Teen (& Preteen) Page!

Hello, Welcome to Pinecone Mental Health Pediatrics!

This is a special page for my older patients to get answers to some questions they might not want to ask.


But First---please know that YOU are the Most Important Part of this team!!

I will promise to use my knowledge and skills to help you to find medication(s) that noticeably improves (or resolves) your troubling symptoms, whether they are sadness, anxiety, panic, difficulty focusing, impulsivity, etc...

However, there are things that I will Need from You in order to accomplish this goal!

  • You need to know that here, you are EMPOWERED! I need to hear directly from you about how you feel in general, details about how the symptoms of your diagnoses affects your every day life, which symptoms that you find the most distressing, difficult issues in your daily life, and most importantly, feedback about how your medication makes you feel (good or bad) and how it effects your symptoms.
  • You need to be Honest with me! I need to know about the issues in your life, how things are going at home and school, where you struggle most with your symptoms, and about certain things that you may have not told anyone in your family (or anyone else at all), specifically about difficult subjects such as the use of marijuana and nicotine (whether by vaping or other methods), alcohol, and any other drugs (prescription or over-the-counter) that you use for reasons to decrease your symptoms or to get "high". It is also important to share other risky behaviors that may cause you serious harm, such as cutting, extreme exercising or food restriction to lose weight, or any abuse to you or another person that you are aware of.
  • You have a right to speak with me confidentially, regarding any topics!  If I do not request to speak to you privately during our appointment, you can always ask at any time to be able to speak with me! No questions are off-limits, and I always try to give you an honest, straightforward answer.
  • I will not share whatever we discuss with anyone, including your family or guardians, EXCEPT where I am legally required to do so...

       anything that you disclose, or that i strongly suspect, where you or someone else may be at risk of serious harm or death; suicidal or homicidal thoughts, plans, or attempts; disclosing

       any history of abuse (physical, sexual, or severe emotional), disclosing extremely risky behaviors or those that can potentially lead to severe harm, such as significant self-cutting,

       extreme exercising, purging, or food restricting to lose weight; significant drug use/addiction; promiscuous sexual activity, especially in exchange for drugs, money, etc.; or other

       concerns not listed that place you or someone else at significant risk of harm or death.

  • I can help you tell your parents or guardian about these issues, or I can tell them if you would prefer.
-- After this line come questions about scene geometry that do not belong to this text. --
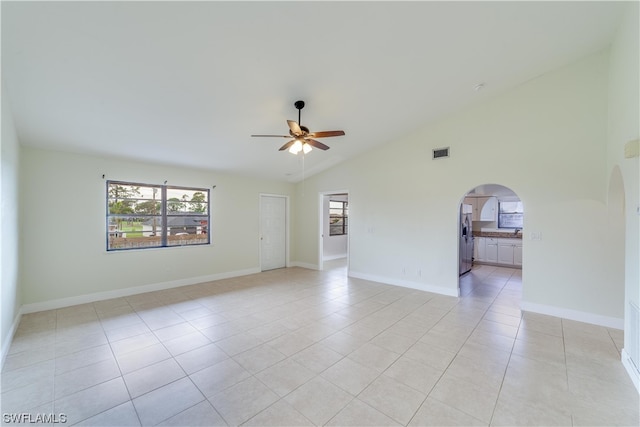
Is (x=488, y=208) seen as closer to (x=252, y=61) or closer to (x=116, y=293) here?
(x=252, y=61)

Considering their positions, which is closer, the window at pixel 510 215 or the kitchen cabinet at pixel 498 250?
the kitchen cabinet at pixel 498 250

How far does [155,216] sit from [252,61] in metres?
3.96

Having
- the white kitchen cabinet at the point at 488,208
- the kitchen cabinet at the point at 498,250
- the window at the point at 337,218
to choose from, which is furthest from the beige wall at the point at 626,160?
the window at the point at 337,218

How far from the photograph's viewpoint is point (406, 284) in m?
5.41

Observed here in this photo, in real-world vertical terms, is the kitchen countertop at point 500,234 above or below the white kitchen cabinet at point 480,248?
above

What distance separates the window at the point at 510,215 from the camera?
25.1 ft

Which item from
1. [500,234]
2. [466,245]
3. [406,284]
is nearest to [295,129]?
[406,284]

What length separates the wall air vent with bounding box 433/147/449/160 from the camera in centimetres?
Result: 486

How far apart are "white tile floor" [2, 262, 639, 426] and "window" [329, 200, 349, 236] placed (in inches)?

In some circumstances, it also may be necessary for me to contact authorities such as child-protective services the police or sheriff's department, etc. I will notify you and your parent or guardian if I will need to make any of these  reports, except in cases where I believe that it would be harmful to disclose this information. This would also include not informing your parents or guardian about certain topics we discuss, such as any disclosure of abuse (to you or another person), in which the alleged perpetrator is someone who lives in, or is currently at, your home since such a disclosure could place you at a greater risk of harm.


Now that I have discussed my philosophy of you being the most important part of the team, and mentioning pertinent disclaimers, I want to again say, WELCOME! I am excited to get to know you better, and to be able to work together with you, and your parent or guardian, to find a treatment plan that will successfully improve or remove your troubling symptoms!


Oh, by the way, I also think it is fair to warn you ahead of time---Bad puns and jokes may occur at any time! Laugh, groan, or share one of your own!* :)

*(Disclaimer: Rhyme not intentionally created)

  • What Makes You Different from All of the Other Medical Providers Who Have Treated Me Before?

    GREAT QUESTION!


    The truth is that I understand many of the symptoms that you are experiencing, from a personal perspective. 

    I was an adult before I was diagnosed with Generalized Anxiety Disorder (GAD) and Obsessive Compulsive Disorder (OCD), so I know how it feels growing up with constant worrying, how much this can keep you from enjoying things, and hearing from well-meaning relatives "Just don't worry about it (yep, if I could do that so easily, why would I torture myself with worrying about everything!)

    I also did not get diagnosed with ADHD until I was an adult, and as I think back to all of my years of schooling, I am convinced that the only way I was able to function and do well was because part of my OCD is a lot of organization (reminders on sticky notes, daily things to do on dry-erase boards, the list goes on!)

    Of course, the biggest diagnosis I received as an adult (42 years old, in fact) was Asperger's Syndrome (autism spectrum disorder, mild). This one changed my life, because it put every memory of my childhood to early career in a much different perspective. Unfortunately, it also exposed me to absolutely inhumane, malicious bullying and discrimination, from the least-likely sources! So, while I have never had major depression and therefore cannot directly understand what that would be like, I have had more than enough experience with situational depression, and it makes me extra-dedicated to wanting to help my patients to overcome these disabling symptoms as quickly as possible!


    One of the positive things about having ASD (yes, there are positive things!) is that the associated OCD also provides me with many of the characteristics that make me a great problem-solver, which in pediatrics means the ability to pick up on the smallest detail and be able to make a diagnosis that no one else may have considered (or to rule one out)! This is my "Aspie Super Power"! 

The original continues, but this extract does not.